Heh good catch! To me that is just even more example of what we should not use them.

The only scenario they would kick in is if both the primary and backup LB are down (or basically if none of the /32s are announced in BGP at all). You can probably come up with some imaginative scenario in which that would happen - but the load-balancers otherwise were working fine - but it seems vanishingly unlikely.

I am not even sure where static routes fit in here but I leave that to you otherwise I will spend a long time trying to fight Junos and homer :)

It will show you only if you look for the /28 itself and use the 'exact' keyword:

cmooney@re0.cr1-eqiad> show route table inet.0 exact 208.80.154.224/28 active-path 

inet.0: 990546 destinations, 4261483 routes (989819 active, 2 holddown, 1903 hidden)
Restart Complete
+ = Active Route, - = Last Active, * = Both

208.80.154.224/28  *[Static/5] 40w6d 21:19:41
                    >  to 10.64.0.80 via ae1.1017

Shouldn't these be pointing to the primary IPs? Thanks, and this is not urgent.
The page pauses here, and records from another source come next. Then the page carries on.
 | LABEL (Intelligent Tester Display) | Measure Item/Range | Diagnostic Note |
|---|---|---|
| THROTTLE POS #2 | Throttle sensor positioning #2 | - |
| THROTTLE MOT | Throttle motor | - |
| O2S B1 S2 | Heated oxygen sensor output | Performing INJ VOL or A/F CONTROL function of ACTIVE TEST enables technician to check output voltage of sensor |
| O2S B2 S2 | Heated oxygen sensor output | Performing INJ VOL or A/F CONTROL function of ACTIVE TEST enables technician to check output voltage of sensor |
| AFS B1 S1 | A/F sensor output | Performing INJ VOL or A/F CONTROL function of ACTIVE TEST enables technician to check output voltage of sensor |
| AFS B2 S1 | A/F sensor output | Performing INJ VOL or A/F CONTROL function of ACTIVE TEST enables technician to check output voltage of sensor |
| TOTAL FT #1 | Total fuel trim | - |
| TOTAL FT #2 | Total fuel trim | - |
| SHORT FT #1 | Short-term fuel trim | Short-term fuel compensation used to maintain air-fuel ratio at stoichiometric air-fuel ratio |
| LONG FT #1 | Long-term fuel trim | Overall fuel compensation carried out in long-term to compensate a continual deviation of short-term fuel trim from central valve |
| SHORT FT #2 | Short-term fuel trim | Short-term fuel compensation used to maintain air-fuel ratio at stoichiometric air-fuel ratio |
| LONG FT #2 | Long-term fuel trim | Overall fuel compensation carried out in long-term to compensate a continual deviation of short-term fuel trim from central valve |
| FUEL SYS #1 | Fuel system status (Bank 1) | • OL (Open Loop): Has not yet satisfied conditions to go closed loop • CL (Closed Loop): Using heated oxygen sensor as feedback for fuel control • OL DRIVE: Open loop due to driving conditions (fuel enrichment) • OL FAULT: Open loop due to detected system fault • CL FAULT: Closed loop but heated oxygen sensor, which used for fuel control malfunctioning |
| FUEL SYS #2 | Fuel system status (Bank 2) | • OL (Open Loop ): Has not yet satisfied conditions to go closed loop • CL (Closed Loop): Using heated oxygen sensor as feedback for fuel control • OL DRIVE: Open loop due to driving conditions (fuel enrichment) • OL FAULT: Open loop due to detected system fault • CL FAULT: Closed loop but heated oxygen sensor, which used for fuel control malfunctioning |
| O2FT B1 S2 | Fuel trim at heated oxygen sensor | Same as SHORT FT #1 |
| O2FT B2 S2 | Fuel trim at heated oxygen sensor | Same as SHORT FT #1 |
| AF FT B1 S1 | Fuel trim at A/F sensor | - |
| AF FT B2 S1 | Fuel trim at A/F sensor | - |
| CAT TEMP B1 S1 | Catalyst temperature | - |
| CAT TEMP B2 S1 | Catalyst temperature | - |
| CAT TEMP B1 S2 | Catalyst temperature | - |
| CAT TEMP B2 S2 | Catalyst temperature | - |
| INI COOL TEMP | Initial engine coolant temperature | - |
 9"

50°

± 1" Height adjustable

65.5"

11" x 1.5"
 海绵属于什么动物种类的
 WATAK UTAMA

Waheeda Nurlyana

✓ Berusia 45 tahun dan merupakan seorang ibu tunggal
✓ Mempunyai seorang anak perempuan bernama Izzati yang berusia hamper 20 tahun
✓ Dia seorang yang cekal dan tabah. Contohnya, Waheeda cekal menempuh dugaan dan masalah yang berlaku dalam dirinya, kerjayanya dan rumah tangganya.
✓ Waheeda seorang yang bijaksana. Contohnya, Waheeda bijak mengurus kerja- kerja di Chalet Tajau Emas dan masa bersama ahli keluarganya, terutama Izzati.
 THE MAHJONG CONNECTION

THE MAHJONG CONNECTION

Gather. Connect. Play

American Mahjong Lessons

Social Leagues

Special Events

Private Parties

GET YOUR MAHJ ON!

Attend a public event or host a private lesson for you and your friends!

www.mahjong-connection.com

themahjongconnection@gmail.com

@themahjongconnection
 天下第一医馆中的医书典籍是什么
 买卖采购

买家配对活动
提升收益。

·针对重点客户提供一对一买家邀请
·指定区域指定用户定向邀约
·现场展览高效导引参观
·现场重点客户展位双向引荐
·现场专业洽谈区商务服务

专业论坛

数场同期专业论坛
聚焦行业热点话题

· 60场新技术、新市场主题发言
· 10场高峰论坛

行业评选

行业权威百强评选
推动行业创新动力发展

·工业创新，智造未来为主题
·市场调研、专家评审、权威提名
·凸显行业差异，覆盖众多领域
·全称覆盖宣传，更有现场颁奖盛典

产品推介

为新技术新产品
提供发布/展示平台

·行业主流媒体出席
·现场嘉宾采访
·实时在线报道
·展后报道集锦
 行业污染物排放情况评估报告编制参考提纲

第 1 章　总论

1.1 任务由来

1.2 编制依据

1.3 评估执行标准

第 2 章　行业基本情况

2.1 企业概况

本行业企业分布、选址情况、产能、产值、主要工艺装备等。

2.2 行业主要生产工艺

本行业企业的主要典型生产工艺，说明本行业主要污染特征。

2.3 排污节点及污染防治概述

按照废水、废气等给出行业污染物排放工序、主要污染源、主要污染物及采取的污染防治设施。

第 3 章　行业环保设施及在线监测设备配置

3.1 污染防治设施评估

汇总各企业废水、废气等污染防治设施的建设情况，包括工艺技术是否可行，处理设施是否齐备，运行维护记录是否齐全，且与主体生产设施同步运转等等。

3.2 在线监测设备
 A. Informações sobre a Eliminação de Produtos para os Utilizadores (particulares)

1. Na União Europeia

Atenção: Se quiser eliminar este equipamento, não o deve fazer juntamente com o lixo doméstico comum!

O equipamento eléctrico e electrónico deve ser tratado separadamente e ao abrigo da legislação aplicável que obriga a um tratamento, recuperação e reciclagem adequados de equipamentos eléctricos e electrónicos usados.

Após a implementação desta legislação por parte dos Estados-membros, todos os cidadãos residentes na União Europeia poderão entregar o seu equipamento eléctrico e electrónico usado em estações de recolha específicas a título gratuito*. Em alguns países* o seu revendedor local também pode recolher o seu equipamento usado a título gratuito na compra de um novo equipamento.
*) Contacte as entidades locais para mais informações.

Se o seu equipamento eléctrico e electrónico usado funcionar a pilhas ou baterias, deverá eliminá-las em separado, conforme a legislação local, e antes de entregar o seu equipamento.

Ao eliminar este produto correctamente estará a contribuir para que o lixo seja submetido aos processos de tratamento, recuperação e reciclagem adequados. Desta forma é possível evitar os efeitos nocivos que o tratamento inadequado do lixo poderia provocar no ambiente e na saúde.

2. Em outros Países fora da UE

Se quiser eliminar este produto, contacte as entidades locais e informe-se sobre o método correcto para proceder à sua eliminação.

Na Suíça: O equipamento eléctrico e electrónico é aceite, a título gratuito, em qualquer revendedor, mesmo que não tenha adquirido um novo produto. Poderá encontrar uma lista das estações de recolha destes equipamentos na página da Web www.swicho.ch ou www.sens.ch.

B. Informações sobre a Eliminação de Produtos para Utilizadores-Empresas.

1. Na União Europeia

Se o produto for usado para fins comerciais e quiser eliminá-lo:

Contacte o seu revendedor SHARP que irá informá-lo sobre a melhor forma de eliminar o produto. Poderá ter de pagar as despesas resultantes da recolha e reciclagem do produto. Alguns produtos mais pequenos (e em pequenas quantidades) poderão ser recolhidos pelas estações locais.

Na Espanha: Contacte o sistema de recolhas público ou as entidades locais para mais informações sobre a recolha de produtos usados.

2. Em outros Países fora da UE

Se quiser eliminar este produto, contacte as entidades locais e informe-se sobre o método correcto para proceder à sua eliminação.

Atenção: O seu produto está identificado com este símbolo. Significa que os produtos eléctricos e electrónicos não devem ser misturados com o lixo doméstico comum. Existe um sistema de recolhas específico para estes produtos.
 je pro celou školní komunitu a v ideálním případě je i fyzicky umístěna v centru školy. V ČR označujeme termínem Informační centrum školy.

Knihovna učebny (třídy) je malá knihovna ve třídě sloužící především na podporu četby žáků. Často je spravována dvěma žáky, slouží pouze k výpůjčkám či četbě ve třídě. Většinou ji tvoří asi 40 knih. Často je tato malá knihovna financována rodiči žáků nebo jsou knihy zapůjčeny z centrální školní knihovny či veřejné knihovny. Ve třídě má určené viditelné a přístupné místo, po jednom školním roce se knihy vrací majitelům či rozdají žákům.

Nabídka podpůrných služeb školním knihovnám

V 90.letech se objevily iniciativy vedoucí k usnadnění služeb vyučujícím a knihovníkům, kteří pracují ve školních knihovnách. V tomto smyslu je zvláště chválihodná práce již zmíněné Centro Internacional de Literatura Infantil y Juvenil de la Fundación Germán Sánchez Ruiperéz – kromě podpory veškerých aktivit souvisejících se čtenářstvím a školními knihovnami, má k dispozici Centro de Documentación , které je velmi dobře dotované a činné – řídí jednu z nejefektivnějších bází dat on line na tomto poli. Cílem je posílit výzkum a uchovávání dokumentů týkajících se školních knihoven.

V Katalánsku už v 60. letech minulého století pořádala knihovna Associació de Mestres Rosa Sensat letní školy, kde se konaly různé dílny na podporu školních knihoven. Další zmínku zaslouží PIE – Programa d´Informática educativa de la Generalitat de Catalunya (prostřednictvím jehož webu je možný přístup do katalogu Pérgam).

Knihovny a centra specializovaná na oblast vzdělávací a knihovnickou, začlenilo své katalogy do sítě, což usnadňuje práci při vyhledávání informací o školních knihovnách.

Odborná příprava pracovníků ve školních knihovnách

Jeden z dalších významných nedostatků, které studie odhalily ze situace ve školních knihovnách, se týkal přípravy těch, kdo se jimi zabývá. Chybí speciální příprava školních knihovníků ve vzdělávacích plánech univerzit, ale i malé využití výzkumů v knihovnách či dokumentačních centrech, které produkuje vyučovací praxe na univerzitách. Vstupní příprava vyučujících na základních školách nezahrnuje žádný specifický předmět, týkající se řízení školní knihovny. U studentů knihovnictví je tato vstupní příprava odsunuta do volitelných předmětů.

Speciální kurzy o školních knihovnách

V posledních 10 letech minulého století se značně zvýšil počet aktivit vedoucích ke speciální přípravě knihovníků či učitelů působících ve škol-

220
Yes. But as per my comment above the scenario in which they'd get used is not clear, so agree it's not urgent. We could update them it is not much work, but my vote is to remove them instead.

Hi Netops folks: Thanks for your feedback.

Following up again after discussing this with Traffic. We decided that we will do away with the static routes in the edge sites (not all have them but some do) but keep the static routes updated and correct in the core sites. Once eqiad/codfw transition to Liberica, we will do away with the static routes there as well. That of course will happen when T352956 is resolved.

The reason for keeping the static routes in the core sites (and updated) is PyBal, and that we believe that there can be a situation in which it stops working/dies and takes the BGP advertisement with it; the idea is that static routes should help save us in that situation. I am not aware if this has really happened but we are going with the possibility that it may, so please correct us if we are wrong in our understanding that static routes will indeed save us there. We believe this to be less of a risk with Liberica though, since it not only gets respawned by systemd if it dies, but also that gobgpd does not withdraw the BGP advertisements.

I am happy taking care of the manual updates to the core sites CRs but let me know if there is any feedback/concerns from your end about this plan.

the idea is that static routes should help save us in that situation

That would only be the case for lvs1016, 1018, 1019 and 1020 as they're still in the "legacy" design, but for codfw and the other eqiad LVS more than static routes on the core routers are needed: static routes on the switch fabrics. This is because the LVS are not in a vlan directly connected to the core routers anymore.
For anything else, it's doable but a bit more work is needed.

the idea is that static routes should help save us in that situation

That would only be the case for lvs1016, 1018, 1019 and 1020 as they're still in the "legacy" design, but for codfw and the other eqiad LVS more than static routes on the core routers are needed: static routes on the switch fabrics. This is because the LVS are not in a vlan directly connected to the core routers anymore.
For anything else, it's doable but a bit more work is needed.

Thanks. I will do lvs in eqiad then and we can leave codfw as it is. I will also work on removing the statics from the edges -- let me know if you want to take that on or if I should take care of that. Thanks!

Mentioned in SAL (#wikimedia-operations) [2025-09-02T14:09:17Z] <XioNoX> eqsin: remove lvs static routes - T300877

Mentioned in SAL (#wikimedia-operations) [2025-09-02T14:15:24Z] <XioNoX> ulsfo: remove lvs static routes - T300877

Mentioned in SAL (#wikimedia-operations) [2025-09-02T14:26:26Z] <XioNoX> codfw: remove lvs static routes - T300877

Thanks for taking care of this @ayounsi! We will update this task when we are ready to remove the eqiad ones.